> _Stated goal_: Change "physical distance" to "actual distance" in the lines from the start through the line with "3.00 meters", and give those lines back with nothing else altered and the pictures left out.

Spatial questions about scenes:
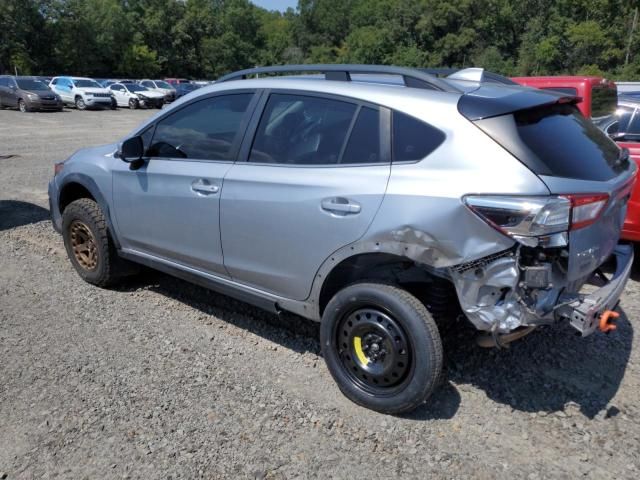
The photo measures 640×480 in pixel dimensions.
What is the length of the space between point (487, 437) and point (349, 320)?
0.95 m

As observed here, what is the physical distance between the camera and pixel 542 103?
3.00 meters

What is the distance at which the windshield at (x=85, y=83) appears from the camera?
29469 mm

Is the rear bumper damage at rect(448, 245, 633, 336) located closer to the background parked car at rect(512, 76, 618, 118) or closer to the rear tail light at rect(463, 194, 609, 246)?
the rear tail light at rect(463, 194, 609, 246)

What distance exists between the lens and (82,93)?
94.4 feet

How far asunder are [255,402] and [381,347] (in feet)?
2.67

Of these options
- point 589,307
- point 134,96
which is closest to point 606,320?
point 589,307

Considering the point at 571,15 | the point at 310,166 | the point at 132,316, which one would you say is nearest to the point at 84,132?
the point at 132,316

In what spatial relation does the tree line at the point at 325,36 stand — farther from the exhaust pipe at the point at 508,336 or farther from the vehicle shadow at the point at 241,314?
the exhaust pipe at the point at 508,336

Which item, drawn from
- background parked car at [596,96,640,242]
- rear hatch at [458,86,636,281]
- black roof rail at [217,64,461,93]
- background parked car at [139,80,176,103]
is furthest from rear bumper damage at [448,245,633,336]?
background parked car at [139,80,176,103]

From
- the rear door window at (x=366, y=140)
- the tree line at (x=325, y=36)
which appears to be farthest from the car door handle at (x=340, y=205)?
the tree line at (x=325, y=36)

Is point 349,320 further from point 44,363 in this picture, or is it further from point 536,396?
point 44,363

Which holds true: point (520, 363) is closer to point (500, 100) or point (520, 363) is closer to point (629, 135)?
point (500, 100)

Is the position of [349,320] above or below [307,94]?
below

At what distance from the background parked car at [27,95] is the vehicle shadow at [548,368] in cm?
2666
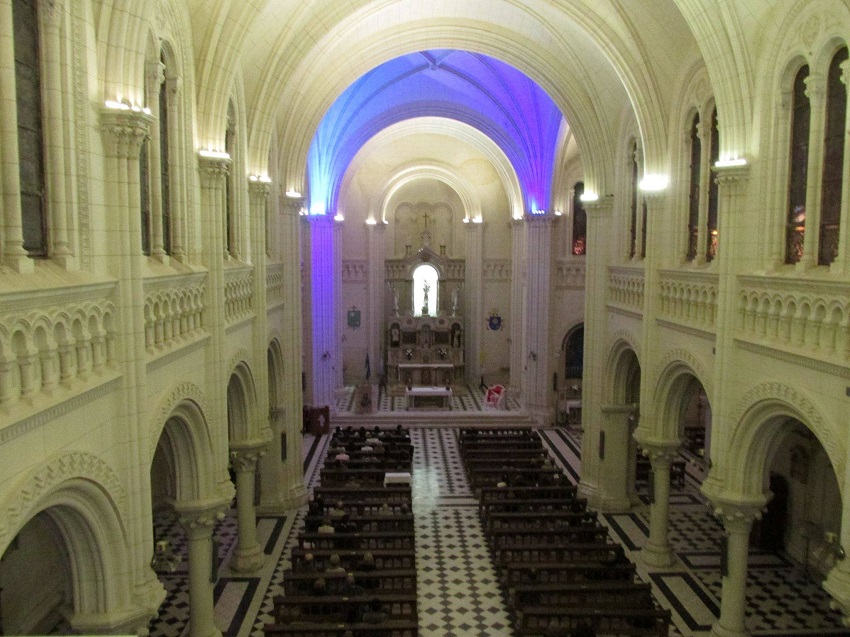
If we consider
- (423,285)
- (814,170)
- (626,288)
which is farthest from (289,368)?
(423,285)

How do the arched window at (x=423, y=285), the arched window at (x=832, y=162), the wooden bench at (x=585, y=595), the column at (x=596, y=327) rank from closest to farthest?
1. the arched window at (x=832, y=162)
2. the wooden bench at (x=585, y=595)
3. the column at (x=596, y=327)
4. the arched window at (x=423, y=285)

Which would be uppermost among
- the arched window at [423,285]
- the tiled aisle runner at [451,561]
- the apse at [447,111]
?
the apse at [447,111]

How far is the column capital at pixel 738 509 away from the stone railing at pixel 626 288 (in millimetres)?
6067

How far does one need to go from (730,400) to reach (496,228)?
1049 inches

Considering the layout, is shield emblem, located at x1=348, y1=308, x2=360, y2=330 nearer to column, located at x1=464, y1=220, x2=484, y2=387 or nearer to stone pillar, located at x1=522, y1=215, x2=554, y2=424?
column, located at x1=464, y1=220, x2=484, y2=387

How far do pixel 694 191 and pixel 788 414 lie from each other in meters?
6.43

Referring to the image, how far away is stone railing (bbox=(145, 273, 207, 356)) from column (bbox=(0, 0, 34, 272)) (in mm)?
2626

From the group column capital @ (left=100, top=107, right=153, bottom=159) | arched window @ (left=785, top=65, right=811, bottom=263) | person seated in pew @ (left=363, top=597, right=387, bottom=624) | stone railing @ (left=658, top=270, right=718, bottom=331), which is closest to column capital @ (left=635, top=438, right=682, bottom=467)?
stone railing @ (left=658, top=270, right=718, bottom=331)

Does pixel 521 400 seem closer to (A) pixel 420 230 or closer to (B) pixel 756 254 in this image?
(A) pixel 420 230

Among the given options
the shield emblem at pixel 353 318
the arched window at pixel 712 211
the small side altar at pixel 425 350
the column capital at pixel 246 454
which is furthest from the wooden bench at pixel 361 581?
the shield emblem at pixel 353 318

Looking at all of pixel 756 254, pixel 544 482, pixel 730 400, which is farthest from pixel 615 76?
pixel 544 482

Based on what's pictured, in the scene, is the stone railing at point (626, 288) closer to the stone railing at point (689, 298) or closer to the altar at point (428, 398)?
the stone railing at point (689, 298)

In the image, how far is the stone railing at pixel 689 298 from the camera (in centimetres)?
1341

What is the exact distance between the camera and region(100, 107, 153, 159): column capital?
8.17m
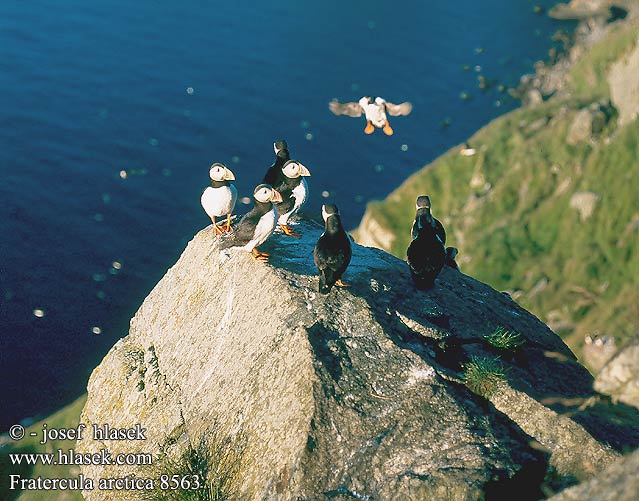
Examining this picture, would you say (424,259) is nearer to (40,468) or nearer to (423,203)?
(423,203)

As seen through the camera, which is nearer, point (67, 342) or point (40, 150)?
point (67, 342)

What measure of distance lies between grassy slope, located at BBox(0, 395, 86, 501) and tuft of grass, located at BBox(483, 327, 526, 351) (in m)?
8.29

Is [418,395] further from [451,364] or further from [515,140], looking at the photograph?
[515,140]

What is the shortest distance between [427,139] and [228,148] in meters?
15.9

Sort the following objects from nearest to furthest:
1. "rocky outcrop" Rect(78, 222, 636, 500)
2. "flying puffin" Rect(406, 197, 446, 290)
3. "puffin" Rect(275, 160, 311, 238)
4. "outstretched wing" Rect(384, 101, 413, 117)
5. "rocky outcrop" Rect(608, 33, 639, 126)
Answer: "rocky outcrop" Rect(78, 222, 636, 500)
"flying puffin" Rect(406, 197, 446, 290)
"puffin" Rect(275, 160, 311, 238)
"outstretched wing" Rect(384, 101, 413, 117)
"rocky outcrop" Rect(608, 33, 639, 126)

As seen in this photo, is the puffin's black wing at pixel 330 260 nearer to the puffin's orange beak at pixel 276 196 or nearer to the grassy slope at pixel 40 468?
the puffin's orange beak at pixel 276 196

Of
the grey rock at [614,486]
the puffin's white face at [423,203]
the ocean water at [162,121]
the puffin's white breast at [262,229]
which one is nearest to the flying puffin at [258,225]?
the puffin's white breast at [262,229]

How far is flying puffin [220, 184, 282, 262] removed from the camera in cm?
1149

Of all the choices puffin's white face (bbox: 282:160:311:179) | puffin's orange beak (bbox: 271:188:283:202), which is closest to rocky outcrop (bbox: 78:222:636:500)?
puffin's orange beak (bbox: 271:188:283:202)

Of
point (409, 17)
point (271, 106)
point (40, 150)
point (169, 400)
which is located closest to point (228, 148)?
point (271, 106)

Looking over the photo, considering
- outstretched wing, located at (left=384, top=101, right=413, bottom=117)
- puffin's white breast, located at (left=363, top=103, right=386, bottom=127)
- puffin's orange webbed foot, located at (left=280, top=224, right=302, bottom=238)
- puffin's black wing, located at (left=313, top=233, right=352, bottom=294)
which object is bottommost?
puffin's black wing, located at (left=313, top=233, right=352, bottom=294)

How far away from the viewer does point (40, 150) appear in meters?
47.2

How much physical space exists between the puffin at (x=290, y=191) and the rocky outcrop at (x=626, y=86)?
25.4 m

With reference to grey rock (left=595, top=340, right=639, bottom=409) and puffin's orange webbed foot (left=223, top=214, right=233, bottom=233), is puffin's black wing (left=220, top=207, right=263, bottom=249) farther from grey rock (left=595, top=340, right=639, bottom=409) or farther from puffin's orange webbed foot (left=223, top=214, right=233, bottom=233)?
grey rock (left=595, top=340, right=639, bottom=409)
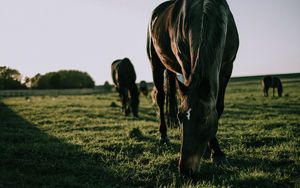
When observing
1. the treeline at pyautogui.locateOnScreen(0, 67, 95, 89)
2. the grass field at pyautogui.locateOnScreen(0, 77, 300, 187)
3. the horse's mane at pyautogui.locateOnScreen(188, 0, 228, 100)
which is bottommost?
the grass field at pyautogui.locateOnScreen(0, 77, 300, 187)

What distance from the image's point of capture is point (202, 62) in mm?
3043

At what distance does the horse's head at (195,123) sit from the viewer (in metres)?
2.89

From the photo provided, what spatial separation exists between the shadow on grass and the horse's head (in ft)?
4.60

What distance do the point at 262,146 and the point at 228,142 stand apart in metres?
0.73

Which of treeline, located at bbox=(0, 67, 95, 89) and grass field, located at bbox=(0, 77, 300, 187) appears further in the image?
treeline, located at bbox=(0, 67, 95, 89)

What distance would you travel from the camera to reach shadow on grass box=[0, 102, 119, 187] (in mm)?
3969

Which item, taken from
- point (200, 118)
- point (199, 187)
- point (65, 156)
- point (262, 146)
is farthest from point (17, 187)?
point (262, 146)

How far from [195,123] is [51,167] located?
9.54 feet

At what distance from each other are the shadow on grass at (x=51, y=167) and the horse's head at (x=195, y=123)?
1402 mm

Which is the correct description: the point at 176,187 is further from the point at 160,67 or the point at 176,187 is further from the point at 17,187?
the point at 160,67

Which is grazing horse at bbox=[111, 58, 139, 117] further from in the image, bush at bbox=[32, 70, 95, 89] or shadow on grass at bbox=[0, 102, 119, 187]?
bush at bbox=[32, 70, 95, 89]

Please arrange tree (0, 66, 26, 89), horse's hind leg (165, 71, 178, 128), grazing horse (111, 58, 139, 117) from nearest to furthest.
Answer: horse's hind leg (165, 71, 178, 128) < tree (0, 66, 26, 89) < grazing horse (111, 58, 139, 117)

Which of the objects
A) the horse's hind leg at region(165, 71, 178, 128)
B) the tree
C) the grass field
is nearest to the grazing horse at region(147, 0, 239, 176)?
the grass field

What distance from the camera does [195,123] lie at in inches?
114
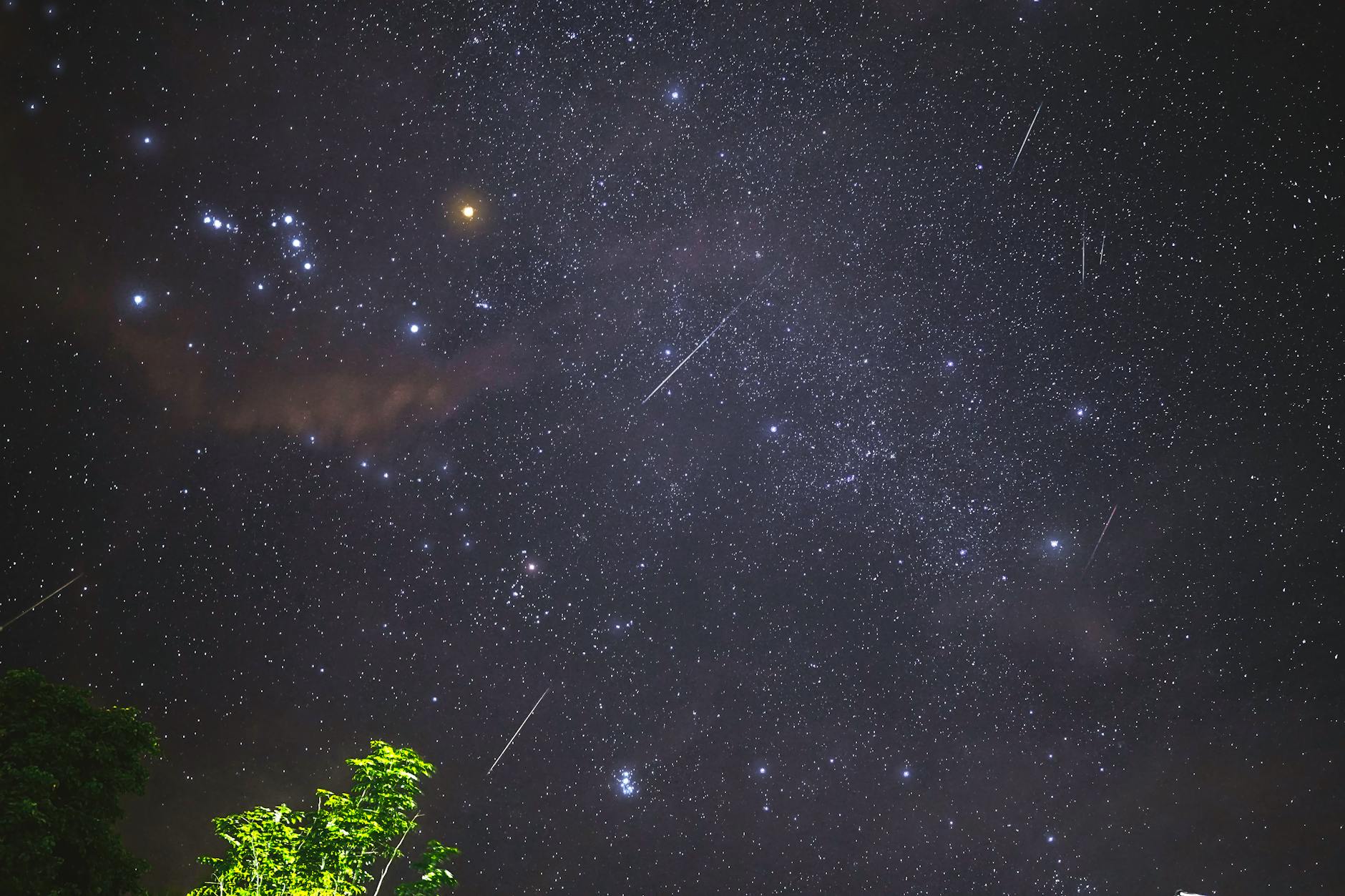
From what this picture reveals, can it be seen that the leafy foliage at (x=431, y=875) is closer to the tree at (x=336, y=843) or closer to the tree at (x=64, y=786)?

> _Complete response_:
The photo measures 640×480 in pixel dimensions.
What is the length of the space between point (487, 437) and point (349, 320)?
0.95 m

As observed here, what is the actual distance between the camera and pixel 542 103?
3.00 meters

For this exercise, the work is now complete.